PROBLEM STATEMENT → Extract each line from the entries below that contains the word "Point".

(Collected data)
┌────────
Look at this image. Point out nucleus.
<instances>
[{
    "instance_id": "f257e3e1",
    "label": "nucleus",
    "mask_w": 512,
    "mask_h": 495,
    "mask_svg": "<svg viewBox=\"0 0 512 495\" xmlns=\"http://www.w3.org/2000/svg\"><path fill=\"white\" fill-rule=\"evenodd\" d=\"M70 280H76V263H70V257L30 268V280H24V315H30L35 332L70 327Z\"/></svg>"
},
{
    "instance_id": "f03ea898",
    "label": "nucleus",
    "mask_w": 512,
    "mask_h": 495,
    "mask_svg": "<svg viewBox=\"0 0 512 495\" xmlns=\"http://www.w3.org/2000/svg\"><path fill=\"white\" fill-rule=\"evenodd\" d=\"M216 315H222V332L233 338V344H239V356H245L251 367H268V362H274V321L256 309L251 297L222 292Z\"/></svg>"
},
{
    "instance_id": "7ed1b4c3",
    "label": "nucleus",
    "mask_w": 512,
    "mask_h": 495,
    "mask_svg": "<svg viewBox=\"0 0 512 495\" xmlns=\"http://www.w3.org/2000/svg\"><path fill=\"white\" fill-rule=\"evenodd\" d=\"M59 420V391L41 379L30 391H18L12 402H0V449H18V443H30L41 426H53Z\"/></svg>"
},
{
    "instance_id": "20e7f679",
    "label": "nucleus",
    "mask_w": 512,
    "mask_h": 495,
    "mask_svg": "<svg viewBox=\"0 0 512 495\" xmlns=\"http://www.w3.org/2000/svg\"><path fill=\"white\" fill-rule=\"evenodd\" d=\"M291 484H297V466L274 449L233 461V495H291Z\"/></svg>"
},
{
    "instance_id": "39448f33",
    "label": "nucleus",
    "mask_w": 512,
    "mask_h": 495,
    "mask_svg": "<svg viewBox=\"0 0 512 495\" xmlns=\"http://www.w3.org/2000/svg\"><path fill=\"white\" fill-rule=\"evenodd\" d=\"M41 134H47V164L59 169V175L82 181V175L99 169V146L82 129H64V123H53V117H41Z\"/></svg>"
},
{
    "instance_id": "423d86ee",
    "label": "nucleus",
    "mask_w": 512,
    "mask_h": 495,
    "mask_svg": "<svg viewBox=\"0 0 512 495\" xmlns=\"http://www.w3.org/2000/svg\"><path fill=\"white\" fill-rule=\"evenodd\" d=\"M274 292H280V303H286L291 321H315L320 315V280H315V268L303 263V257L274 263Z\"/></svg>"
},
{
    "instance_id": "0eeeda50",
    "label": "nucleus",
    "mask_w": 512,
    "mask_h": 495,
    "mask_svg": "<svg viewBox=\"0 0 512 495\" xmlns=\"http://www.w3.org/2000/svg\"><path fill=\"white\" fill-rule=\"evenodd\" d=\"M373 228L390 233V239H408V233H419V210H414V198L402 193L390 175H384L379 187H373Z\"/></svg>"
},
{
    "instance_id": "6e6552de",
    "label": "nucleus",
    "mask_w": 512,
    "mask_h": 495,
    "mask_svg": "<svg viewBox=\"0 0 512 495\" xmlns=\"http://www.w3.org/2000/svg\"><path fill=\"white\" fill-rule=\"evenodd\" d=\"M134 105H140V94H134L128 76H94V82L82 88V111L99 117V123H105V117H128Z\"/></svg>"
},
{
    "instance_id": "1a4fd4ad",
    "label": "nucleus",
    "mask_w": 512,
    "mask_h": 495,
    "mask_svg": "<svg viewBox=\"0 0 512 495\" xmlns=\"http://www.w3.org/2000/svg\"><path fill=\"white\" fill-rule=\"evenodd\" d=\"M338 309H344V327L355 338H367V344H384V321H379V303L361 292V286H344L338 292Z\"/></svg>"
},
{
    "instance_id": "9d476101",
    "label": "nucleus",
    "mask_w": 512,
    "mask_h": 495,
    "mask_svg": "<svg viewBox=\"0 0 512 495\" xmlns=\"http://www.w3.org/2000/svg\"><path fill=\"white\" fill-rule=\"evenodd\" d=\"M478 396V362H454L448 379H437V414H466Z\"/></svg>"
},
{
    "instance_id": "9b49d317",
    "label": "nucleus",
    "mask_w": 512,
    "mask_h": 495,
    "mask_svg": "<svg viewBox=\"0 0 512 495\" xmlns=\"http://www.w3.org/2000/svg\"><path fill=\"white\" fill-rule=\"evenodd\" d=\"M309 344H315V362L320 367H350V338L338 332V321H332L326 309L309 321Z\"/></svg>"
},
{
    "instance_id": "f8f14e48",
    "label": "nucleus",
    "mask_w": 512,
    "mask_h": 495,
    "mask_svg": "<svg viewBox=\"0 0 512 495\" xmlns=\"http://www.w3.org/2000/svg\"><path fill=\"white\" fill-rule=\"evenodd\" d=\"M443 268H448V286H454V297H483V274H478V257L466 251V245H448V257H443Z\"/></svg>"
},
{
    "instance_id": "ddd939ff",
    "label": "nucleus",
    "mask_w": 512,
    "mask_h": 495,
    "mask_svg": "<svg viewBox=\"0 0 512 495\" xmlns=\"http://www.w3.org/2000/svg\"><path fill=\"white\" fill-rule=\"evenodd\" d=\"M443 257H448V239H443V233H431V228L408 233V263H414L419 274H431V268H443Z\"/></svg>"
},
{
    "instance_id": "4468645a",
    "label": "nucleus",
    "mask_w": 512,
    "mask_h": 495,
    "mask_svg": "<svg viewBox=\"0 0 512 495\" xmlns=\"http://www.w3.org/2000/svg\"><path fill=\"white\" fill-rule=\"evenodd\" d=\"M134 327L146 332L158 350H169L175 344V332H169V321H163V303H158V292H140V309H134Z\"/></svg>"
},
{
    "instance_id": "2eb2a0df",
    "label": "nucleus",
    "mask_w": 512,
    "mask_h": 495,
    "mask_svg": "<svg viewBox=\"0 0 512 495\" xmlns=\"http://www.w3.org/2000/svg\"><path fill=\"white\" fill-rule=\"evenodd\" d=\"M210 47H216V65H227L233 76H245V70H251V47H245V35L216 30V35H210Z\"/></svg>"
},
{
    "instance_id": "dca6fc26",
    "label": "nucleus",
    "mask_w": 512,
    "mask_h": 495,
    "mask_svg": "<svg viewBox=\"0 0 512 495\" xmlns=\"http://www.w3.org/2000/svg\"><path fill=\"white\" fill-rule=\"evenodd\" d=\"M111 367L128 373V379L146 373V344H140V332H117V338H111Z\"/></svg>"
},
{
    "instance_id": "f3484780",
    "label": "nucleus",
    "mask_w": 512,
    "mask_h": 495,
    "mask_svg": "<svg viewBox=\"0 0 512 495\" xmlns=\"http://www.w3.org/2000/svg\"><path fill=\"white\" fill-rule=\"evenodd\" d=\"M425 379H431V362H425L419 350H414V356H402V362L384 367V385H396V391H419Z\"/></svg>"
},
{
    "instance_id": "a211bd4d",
└────────
OUTPUT OF THE EXERCISE →
Look at this image. Point out nucleus.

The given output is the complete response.